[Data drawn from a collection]
•••••
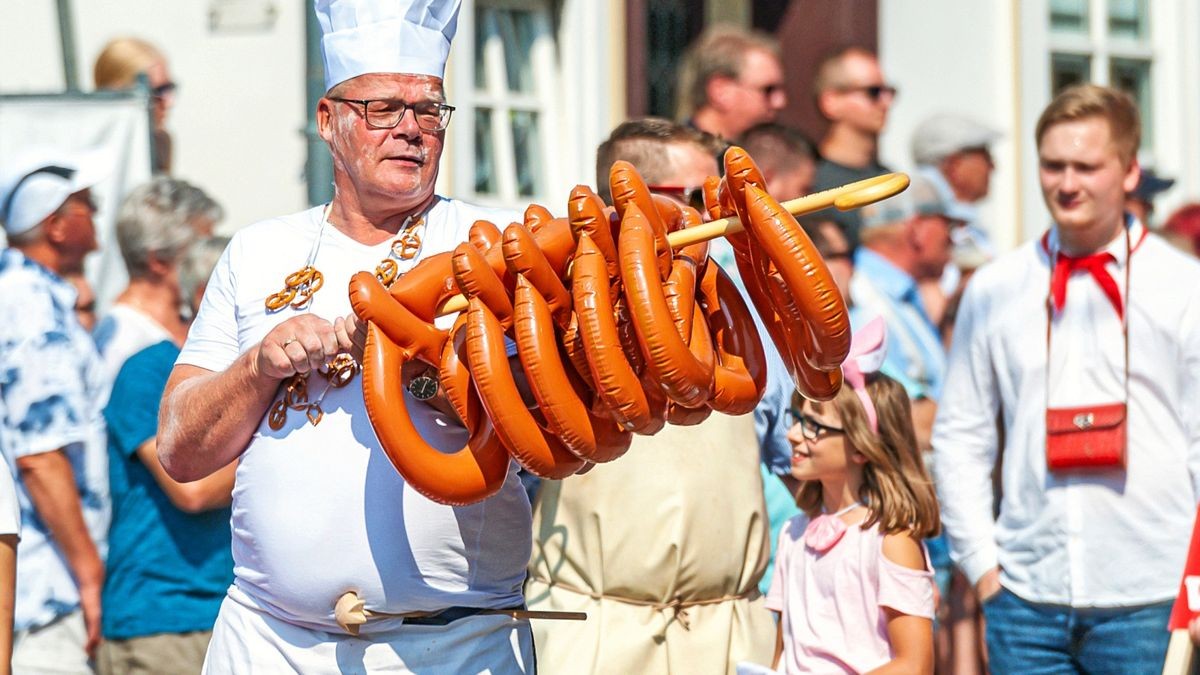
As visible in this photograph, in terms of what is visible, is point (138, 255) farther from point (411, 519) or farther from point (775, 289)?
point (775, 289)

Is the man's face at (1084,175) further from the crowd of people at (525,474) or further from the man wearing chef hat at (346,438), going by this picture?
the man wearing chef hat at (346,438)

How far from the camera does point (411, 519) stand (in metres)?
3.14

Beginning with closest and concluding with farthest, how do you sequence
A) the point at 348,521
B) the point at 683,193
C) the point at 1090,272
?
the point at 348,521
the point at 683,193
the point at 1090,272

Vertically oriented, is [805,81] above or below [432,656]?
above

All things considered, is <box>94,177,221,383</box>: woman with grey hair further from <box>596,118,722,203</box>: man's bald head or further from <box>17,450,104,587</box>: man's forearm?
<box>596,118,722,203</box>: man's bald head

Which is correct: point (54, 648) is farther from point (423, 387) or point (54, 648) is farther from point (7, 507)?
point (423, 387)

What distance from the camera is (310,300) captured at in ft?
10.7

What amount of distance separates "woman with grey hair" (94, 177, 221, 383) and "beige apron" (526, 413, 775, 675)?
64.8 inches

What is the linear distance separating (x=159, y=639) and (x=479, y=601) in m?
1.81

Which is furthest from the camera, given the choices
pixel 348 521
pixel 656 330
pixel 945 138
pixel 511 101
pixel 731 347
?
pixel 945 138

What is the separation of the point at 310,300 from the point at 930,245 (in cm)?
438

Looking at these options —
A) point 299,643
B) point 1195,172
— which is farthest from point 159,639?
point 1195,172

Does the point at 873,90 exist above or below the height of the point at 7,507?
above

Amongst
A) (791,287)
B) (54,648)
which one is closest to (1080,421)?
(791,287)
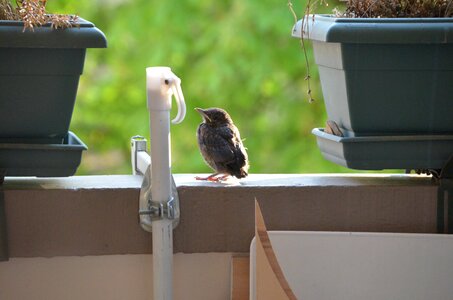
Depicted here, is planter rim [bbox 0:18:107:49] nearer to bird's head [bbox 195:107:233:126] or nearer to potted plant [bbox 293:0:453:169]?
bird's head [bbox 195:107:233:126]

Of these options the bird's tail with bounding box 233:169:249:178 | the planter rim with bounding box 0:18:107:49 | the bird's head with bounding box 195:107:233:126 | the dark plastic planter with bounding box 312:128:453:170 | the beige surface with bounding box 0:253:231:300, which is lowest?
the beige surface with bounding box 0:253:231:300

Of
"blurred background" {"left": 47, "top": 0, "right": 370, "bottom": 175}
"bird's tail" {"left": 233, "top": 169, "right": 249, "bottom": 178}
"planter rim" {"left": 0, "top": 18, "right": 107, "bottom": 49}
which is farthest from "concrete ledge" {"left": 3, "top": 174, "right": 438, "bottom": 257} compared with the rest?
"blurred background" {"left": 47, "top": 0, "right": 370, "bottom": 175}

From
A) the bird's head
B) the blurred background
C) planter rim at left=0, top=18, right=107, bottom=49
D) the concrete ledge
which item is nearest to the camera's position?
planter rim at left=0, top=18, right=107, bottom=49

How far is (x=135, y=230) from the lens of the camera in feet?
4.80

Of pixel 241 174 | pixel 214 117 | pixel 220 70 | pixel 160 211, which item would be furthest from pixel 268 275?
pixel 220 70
•••••
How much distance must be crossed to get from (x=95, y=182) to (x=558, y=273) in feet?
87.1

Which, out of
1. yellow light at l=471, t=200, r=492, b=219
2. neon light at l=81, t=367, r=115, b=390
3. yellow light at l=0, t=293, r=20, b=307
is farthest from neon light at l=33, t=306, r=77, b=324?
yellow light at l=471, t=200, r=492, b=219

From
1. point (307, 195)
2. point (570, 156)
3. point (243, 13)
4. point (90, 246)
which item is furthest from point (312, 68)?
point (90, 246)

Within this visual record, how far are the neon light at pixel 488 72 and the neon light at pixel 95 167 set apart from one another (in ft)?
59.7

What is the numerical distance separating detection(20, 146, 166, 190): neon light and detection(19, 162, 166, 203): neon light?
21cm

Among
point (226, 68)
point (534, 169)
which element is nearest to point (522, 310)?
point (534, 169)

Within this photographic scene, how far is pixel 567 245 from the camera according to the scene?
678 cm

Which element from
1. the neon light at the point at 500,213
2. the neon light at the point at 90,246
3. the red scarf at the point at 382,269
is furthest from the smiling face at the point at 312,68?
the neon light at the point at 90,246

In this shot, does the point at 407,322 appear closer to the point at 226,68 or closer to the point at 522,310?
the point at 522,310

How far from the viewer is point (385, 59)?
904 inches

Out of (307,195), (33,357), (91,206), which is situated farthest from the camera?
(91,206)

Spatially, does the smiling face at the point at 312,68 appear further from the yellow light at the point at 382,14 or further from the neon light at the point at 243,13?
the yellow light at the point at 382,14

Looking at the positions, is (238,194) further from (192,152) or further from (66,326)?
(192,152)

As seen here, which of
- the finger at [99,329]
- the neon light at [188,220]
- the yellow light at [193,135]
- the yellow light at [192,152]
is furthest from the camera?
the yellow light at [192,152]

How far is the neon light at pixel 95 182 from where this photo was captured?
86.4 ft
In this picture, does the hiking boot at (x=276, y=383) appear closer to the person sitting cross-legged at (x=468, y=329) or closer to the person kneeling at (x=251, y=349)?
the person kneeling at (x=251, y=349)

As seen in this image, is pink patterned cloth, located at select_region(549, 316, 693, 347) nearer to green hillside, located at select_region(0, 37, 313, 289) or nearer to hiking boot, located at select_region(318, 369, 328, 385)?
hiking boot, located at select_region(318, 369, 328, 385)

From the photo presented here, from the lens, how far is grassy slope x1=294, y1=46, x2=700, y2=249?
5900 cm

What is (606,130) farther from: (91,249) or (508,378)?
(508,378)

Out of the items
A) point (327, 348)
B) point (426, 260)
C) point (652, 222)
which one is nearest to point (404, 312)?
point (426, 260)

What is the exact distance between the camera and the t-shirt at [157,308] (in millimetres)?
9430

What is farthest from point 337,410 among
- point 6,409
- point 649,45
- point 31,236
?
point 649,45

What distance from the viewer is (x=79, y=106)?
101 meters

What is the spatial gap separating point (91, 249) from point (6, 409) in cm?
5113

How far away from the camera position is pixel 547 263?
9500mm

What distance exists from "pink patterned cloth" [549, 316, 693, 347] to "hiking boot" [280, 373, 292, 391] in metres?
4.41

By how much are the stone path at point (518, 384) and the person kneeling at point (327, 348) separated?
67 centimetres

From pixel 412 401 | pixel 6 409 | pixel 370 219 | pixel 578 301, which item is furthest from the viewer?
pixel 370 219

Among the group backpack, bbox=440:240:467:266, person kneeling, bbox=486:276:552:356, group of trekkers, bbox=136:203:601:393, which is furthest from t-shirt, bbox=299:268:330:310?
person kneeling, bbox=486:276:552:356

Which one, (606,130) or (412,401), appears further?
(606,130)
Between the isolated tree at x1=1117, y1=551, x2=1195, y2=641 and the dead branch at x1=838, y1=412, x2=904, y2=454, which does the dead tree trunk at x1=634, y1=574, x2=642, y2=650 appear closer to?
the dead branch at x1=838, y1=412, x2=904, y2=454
•••••
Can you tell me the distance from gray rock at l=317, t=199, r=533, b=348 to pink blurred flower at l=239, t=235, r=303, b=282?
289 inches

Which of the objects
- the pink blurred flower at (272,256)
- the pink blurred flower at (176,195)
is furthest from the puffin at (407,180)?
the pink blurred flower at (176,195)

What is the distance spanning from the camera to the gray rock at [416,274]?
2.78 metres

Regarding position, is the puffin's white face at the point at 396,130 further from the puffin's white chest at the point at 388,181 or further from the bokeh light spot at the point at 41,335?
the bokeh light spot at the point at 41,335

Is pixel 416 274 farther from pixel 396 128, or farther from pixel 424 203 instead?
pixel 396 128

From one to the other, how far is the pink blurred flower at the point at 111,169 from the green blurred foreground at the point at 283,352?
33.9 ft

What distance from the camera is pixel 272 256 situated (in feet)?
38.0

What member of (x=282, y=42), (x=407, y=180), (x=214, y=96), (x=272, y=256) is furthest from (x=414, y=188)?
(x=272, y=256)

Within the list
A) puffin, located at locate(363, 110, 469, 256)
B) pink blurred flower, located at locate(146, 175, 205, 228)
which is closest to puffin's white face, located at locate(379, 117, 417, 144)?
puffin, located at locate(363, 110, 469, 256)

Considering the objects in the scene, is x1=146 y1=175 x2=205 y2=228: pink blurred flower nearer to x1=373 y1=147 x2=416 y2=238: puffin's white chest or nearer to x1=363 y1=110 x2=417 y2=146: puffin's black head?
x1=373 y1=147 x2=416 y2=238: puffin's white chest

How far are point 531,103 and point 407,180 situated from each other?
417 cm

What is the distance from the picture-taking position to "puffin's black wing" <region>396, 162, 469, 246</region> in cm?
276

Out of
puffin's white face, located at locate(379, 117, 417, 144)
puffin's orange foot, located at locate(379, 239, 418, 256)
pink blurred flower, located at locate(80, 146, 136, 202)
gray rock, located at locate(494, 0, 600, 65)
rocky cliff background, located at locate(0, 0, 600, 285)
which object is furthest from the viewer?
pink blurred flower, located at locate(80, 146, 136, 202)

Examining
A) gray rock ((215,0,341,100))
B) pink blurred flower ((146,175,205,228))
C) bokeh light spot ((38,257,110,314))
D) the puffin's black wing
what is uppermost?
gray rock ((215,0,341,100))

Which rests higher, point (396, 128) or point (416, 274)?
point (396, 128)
•••••
→ WHAT IS REQUIRED:
List every line above that contains the word "smiling".

→ RESULT OF THE TASK:
is furthest from the smiling face at the point at 312,68?
Spatially, does the smiling face at the point at 312,68 appear further from the yellow light at the point at 382,14 or further from the neon light at the point at 243,13?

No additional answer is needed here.